You may be able to come up with this number by remembering each of the sales that you made over the day. Or, if you prepare invoices or sales receipts, you may be able to come up with this number by adding all the individual sales. If you have a cash register, you may also be able to come up with this number by looking at the cash register tape.
Other revenue and expense numbers get calculated in the same crude manner. For example, the $1,000 of rent expense gets calculated by either remembering what amount you paid for rent or by looking in your checkbook register and finding the check that you wrote for rent.
The balance sheet values get produced in roughly the same way. You can deduce the cash balance of $1,000, for example, by looking at the checkbook or, in a worst-case scenario, the bank statement. You can deduce the inventory balance of $3,000 by adding the individual inventory item values. You can calculate the liability and owner’s equity amounts in similar fashion.
Some of the values shown in an income statement or on a balance sheet get plugged — meaning that they’re calculated using other numbers from the financial statement. For example, you don’t look up the profit amount in any particular place; instead, you calculate profit by subtracting expenses from revenue. You can also, of course, calculate balance sheet values, such as total assets, owner’s equity, and total liability of owner’s equity.

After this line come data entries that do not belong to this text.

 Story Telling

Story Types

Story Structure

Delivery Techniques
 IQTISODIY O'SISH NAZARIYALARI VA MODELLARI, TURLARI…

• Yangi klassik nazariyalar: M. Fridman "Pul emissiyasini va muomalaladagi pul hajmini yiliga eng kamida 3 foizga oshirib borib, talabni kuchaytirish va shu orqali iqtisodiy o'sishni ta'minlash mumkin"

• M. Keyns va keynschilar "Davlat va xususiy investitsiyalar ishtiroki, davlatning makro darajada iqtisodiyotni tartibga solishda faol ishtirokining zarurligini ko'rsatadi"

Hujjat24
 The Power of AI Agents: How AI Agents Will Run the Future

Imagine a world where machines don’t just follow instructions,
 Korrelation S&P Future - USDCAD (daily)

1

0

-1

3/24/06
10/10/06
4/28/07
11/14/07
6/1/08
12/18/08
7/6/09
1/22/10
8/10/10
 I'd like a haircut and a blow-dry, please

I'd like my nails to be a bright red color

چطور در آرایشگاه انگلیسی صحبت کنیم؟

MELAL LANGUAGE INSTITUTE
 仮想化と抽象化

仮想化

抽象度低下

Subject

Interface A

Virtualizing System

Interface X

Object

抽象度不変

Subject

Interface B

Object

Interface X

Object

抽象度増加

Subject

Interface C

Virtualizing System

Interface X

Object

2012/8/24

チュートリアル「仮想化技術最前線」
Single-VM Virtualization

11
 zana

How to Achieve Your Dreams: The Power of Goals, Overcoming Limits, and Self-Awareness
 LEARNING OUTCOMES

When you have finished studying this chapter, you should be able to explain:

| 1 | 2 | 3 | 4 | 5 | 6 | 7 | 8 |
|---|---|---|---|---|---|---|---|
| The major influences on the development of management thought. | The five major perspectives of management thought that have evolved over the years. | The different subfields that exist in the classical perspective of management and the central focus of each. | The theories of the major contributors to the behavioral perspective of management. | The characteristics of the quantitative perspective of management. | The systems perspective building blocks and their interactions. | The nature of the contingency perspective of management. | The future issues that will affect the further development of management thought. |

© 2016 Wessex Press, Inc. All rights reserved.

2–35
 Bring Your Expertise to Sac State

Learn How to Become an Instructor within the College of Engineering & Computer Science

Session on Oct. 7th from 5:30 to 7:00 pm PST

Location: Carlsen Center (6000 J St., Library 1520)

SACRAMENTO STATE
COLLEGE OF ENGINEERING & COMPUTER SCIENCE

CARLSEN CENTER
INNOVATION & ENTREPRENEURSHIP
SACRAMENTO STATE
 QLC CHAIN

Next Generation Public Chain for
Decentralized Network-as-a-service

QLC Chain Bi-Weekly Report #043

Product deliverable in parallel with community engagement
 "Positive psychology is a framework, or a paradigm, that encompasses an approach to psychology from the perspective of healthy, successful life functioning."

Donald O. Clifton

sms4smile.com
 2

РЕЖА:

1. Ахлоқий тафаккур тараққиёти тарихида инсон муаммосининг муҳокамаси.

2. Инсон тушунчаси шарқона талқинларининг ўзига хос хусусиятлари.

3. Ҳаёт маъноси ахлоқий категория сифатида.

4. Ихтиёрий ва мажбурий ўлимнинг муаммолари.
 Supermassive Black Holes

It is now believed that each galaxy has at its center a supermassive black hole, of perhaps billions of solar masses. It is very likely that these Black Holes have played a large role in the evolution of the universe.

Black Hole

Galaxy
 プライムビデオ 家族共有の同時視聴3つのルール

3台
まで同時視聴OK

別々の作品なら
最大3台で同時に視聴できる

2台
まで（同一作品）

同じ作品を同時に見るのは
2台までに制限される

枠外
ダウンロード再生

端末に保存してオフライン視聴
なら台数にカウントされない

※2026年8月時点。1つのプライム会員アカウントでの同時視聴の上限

The fiddle-faddle method of accounting works reasonably well for a very small business as long as you have a good checkbook. So, for a very small business, you may be able to get away with this crude, piecemeal approach to accounting.
But unfortunately, the fiddle-faddle method suffers from three horrible weaknesses for a firm that doesn’t have super-simple finances:
It’s not systematic enough to be automated. You may not care that the fiddle-faddle approach isn’t systematic enough for automation. A systematic approach like double-entry bookkeeping can be automated, as QuickBooks does. This automation means that the task of preparing financial statements requires maybe five mouse clicks.
Because the fiddle-faddle approach can’t be automated, every time you want to produce financial statements, you or some poor co-worker goes to an enormous amount of work to collect the numbers and all the raw data necessary to produce information.
It’s very easy to lose details. You see that the hot dog stand business incurs only three operating expenses: rent, wages, and supplies. If you know the operating expense categories that the business incurs, it’s fairly easy to look through the check register and find the check or checks that pay rent, for example.
You can use a similar approach with the wages and supplies expenses. However, what if you also have an advertising expense category or a business license expense, or some other easy-to-forget category? If you forget a category, you miss expenses.
It doesn’t allow rigorous error checking. Error checking is important with accounting and bookkeeping systems. With all the numbers and transactions floating around, errors easily creep into the system.